Exp Clin Endocrinol Diabetes 2013; 121 - P98
DOI: 10.1055/s-0033-1336738

Optimizing strategies for face classification in the detection of acromegaly

R Frohner 1, RP Kosilek 1, D Gogas 2, A Lammert 3, RP Würtz 4, HJ Schneider 5
  • 1Klinikum der Universität München, Endocrinology, Munich, Germany
  • 2Marmara University, Endocrinology, Istanbul, Turkey
  • 3University Medicine Mannheim, Internal Medicine and Endocrinology, Mannheim, Germany
  • 4Ruhr-Universität Bochum, Department of Neuroinformatik, Bochum, Germany
  • 5Medizinische Klinik und Poliklinik IV, Endocrinology, Munich, Germany

Introduction: It has been shown that face classification software might help distinguishing between subjects with and without acromegaly on regular photographs. In this project we investigated several aspects that will be necessary and helpful to bring this recognition method closer to clinical application.

Methods: Face classification was based on nodes placed on frontal and side photographs of individuals and analysis the underlying texture and geometric functions.
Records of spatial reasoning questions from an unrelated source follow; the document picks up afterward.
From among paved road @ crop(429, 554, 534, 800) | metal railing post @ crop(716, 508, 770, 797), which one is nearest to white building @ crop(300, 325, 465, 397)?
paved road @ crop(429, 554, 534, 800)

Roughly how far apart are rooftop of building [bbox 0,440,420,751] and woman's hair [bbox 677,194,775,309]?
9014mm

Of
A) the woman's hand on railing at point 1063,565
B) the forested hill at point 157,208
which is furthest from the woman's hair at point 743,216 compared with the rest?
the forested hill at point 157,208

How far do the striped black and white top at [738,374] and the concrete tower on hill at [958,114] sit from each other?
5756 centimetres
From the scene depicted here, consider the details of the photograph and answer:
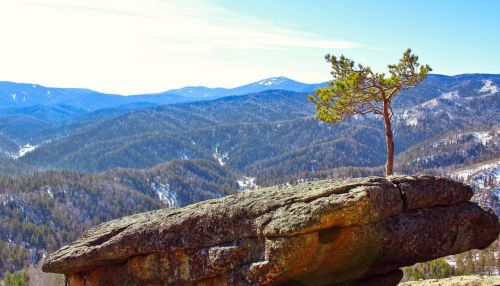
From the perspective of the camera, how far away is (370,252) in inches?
819

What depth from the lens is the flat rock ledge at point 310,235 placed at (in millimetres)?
19688

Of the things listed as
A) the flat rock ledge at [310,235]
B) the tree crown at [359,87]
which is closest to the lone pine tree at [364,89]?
the tree crown at [359,87]

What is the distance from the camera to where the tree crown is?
102ft

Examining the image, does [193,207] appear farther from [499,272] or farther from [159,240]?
[499,272]

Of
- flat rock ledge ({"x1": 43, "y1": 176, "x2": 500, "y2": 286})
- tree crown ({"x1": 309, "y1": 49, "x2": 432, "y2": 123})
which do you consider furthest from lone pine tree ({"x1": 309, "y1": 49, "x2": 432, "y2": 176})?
flat rock ledge ({"x1": 43, "y1": 176, "x2": 500, "y2": 286})

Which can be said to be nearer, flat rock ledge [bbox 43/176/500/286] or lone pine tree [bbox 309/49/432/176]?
flat rock ledge [bbox 43/176/500/286]

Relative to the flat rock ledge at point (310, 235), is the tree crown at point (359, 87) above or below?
above

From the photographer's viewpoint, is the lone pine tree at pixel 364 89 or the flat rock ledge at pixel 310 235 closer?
the flat rock ledge at pixel 310 235

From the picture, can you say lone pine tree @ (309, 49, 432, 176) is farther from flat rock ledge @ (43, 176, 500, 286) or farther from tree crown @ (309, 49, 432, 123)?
flat rock ledge @ (43, 176, 500, 286)

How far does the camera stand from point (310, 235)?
19.6 metres

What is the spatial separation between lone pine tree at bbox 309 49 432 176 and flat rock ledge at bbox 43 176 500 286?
7.83m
In the first step we analysed whether omission of nodes considered less relevant changed classification rates in the original database on 57 acromegalics and 60 controls. In a second step we analysed how a complete new set of nodes (referring to the most common morphological changes in face) will affect the classification rate.
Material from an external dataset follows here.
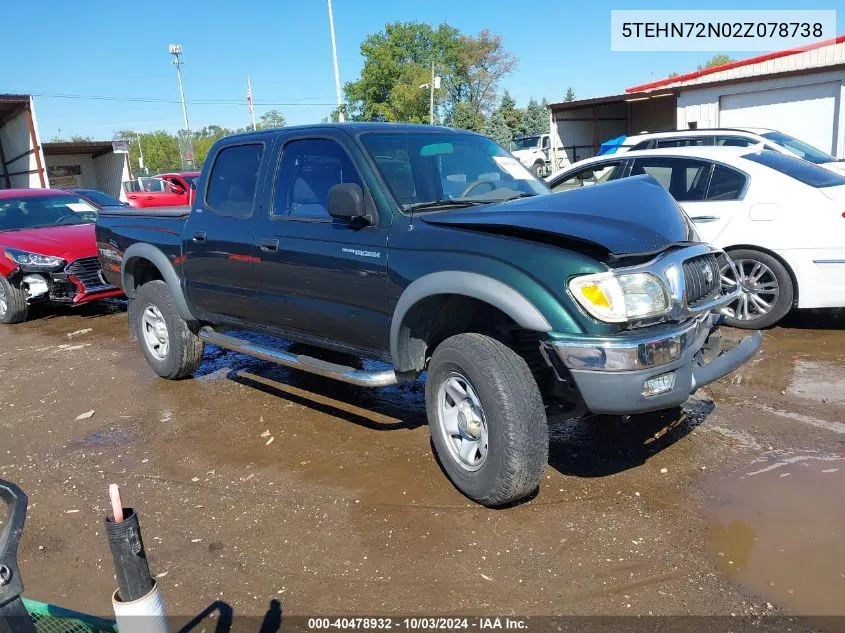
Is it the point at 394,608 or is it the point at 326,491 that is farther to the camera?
the point at 326,491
In a third step, we analysed whether classification was improved in an external data set consisting of 13 acromegalics and 45 controls for both steps.

Results: Correct classification rates in the original database were 79% with all nodes 78% if irrelevant points were omitted and 80% using the new set of nodes.

Using the same approach, in the validation set, correct classification rate were 88% with all nodes (92% and 87% of acromegalics and controls, respectively) 94% (100% and 93% of acromegalics and controls, respectively) after omission of irrelevant nodes and 95% (100% and 94% of acromegalics and controls, respectively) with the new set of nodes

Conclusions: Reduction of nodes associated with unwanted noise can improve correct classification rates in the detection of acromegaly by face classification software.